UGA Jewish Community Remembers the Holocaust on Holocaust Remembrance Day

The Red & Black (January 27, 2023)


On Jan. 27, International Holocaust Remembrance Day is acknowledged in communities around the globe and in Athens. It is a day set aside to remember the roughly six million victims of the mass genocide in Europe during World War II, and falls on the anniversary of the liberation of Auschwitz on Jan. 27, 1945.


The University of Georgia’s student Jewish life center, Hillel UGA, will observe the day on social media and provide memorial candles for those who wish to honor people lost in the Holocaust, according to Hannah Margolis, an Ezra Springboard fellow and Jewish education specialist at Hillel.


Margolis sees Holocaust Remembrance Day as a day for education and reflection, especially within her family, which was directly impacted by the Holocaust.


“A lot of people on my mom's side of the family died in the Holocaust,” Margolis said. “[But] there are also some people who survived … so there's a pretty rich history of my family who was from Eastern Europe.”


For Kira Mermelstein, chair of Hillel’s social programming committee and sophomore entertainment media studies and film double major, there is a connection to the Holocaust even though she has no known relatives who were lost.


“It's hard not to have a connection,” Mermelstein said. “[Though] in my personal family, nobody was in Europe during the war, I had teachers who had parents who were in concentration camps [and] one of my best friend’s grandparents were in concentration camps.”


Though not as publicly commemorated in the United States as in Europe, people of Jewish ancestry and faith still honor the day in different ways.


Matthew Aftergut, a member of Hillel’s Jewish life committee and a freshman intended entertainment media studies major at UGA, commemorated those lost in the Holocaust during a nine-month stay in Israel.

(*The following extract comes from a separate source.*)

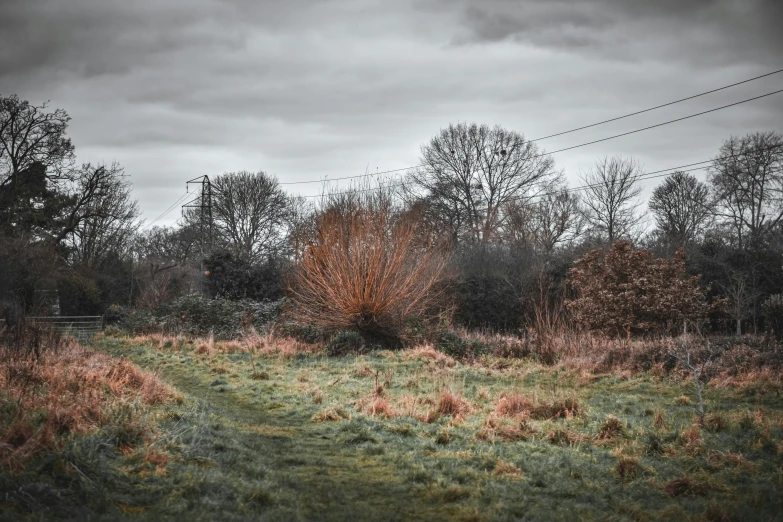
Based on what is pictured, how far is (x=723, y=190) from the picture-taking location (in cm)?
2944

During a trip to Poland, Aftergut visited many sites connected to the genocide, including Kraków, Warsaw and Auschwitz-Birkenau.

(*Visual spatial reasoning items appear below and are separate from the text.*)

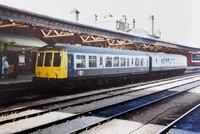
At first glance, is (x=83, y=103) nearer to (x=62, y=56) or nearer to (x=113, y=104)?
(x=113, y=104)

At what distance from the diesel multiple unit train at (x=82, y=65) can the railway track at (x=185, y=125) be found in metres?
→ 7.02

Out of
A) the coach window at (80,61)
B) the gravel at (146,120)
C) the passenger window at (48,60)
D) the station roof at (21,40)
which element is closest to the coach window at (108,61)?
the coach window at (80,61)

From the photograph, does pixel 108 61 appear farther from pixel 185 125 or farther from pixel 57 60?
pixel 185 125

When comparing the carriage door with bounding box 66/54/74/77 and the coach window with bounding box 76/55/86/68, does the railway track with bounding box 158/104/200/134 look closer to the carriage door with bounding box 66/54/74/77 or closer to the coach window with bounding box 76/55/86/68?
the carriage door with bounding box 66/54/74/77

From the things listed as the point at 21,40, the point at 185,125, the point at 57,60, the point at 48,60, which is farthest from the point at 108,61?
the point at 185,125

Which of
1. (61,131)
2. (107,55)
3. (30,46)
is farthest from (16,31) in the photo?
(61,131)

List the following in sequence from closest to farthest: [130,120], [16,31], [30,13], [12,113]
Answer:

“It was very emotional walking through the gates at Auschwitz, where it says ‘Work will set you free’ in German. It immediately hit me, and I started to tear up,” Aftergut said. “All my friends were there, and [we were] just this group of Jews walking into a place of such tragedy. It was a bittersweet moment.”

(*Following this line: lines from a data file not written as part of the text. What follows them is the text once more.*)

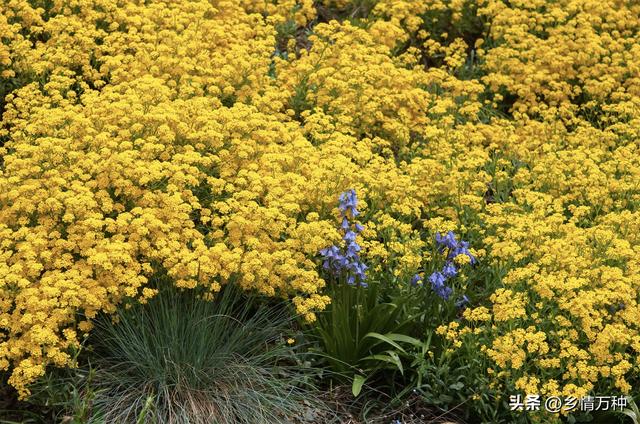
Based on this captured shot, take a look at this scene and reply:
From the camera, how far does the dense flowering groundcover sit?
4992mm

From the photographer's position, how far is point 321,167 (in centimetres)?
611

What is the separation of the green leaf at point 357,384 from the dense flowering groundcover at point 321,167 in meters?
0.47

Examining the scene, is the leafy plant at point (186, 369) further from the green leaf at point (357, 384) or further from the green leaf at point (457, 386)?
the green leaf at point (457, 386)

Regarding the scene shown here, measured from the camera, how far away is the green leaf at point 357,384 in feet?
17.1

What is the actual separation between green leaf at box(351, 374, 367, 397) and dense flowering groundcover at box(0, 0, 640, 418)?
470 mm

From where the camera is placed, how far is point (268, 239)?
5.35 meters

The trip to visit these sites was a life-changing experience, especially seeing the personal belongings of victims, said Aftergut.


“You can't put six million into your head. ... But seeing in Auschwitz … all these people's belongings … It adds to the fact that these people were basically stripped away from everything they know,” Aftergut said. “They became nameless and the same as everyone else. [This] really made me feel such a connection to those individuals.”


This connection to his faith is what motivated Aftergut to join Hillel and to continue practicing his faith on campus, even amidst the lingering fear of Antisemitism in the South.


“In Israel, I felt safer to be Jewish than coming back here. Since I've been back, I haven't been fully comfortable enough to wear [the Kippah],” Aftergut said.


Regardless, Aftergut and the UGA Jewish community continue to practice their religion proudly while acknowledging and remembering past tragedies.


“I always wear my Star of David on [my] necklace,” Mermelstein said. “And I try and just stand a little taller and be a little prouder of who I am and where I come from.”